*DOCUMENT EXTRACT:*
* * *

In partnership with SunTrust Bank, the University of South Carolina Upstate will begin offering a lunch and learn series to community members, staff, faculty and students on campus. Slated to launch in January of 2016, the five-week financial literacy class will cover a myriad of topics meant to build a greater understanding of financial concepts and practices, including insurance protection, individual investing, retirement and estate planning, and personal financing. USC Upstate will offer the financial literacy class for a small fee for community members, staff and faculty, but students are allowed to participate at no cost. 

Community College of Baltimore County

For some students, the open-access system and lower-cost structure offered by a community college provides a greater chance for success in completing a college degree. However, community college students face financial challenges just the same as other students, and the need for financial literacy education abounds. The Community College of Baltimore County was recently awarded for its efforts in increasing student completion rates due, in part, to its implementation of financial literacy education courses. CCBC in partnership with OneMain Financial provides students an array of classes on money management, planning for the financial future and other practical habits related to financial literacy topics. In addition to its course offerings, CCBC also offers students the opportunity to engage with a financial coaching service shaped after advisor/client service models use by OneMain Financial. The financial literacy courses and financial coaching at CCBC reach more than 6,000 students each year.

* * *

*DATASET CONTENT:*
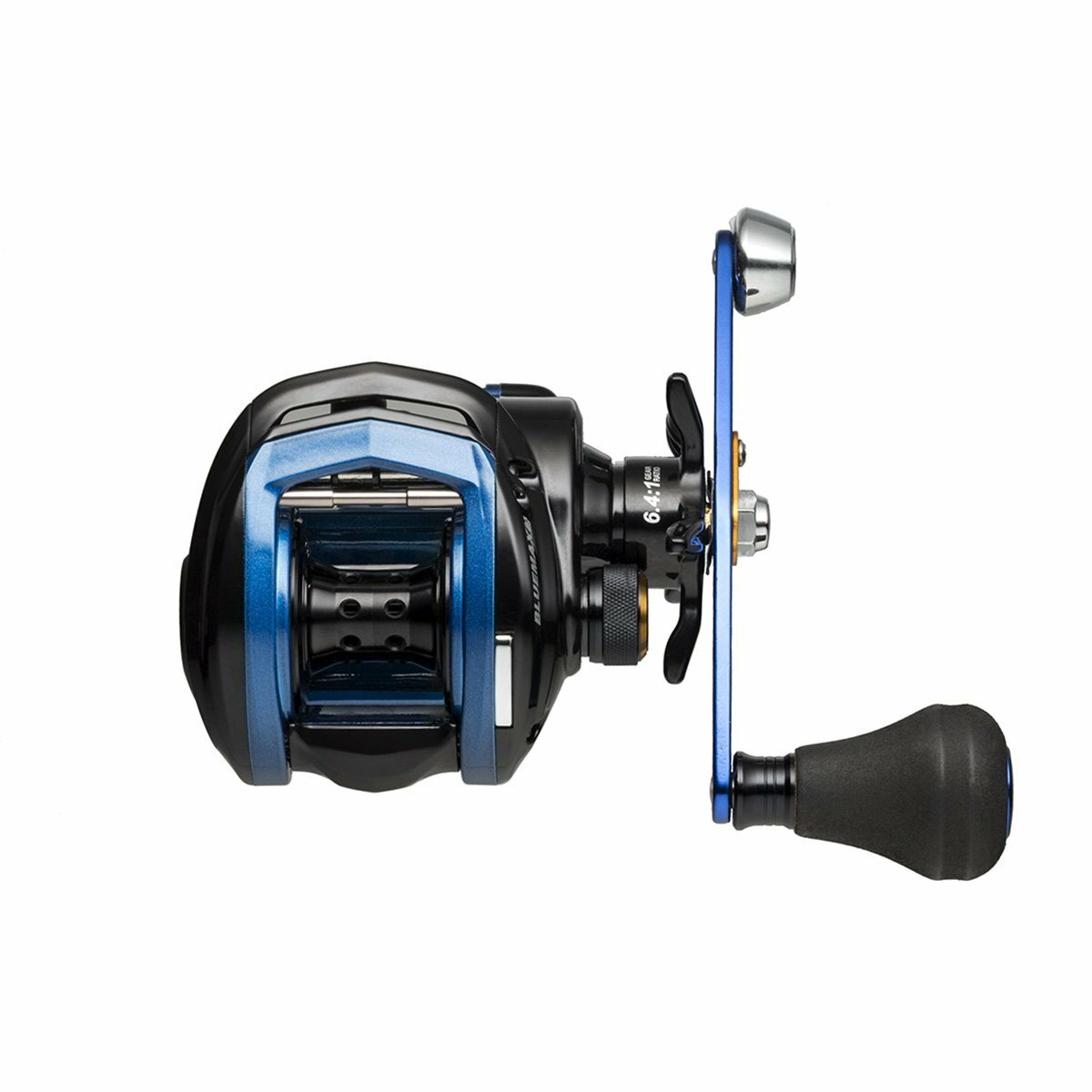 Abu Garcia bait reel BLUEMAX ship 3 | eBay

* * *

*WHAT THE TASK REQUIRES:* Carry on the text about college financial literacy programs, starting right after its final sentence. The listing was taken from a different source than the text on college financial literacy programs.

*TASK OUTPUT:*
University of Alabama at Birmingham

The Collat School of Business at the University of Alabama at Birmingham has taken impressive steps to ensure its students are on track for financial wellness during and after their time with the school. In 2013, the Board of Trustees for the University of Alabama system granted the Collat School of Business approval to establish the Institute for Financial Literacy. Under the initiative, the school plans to offer programs, materials, classes and counseling to community members, staff, faculty and students of UAB, all intended to enhance financial literacy on and off campus. In addition, the Institute for Financial Literacy will facilitate outreach services by way of special community events as well as teacher training seminars.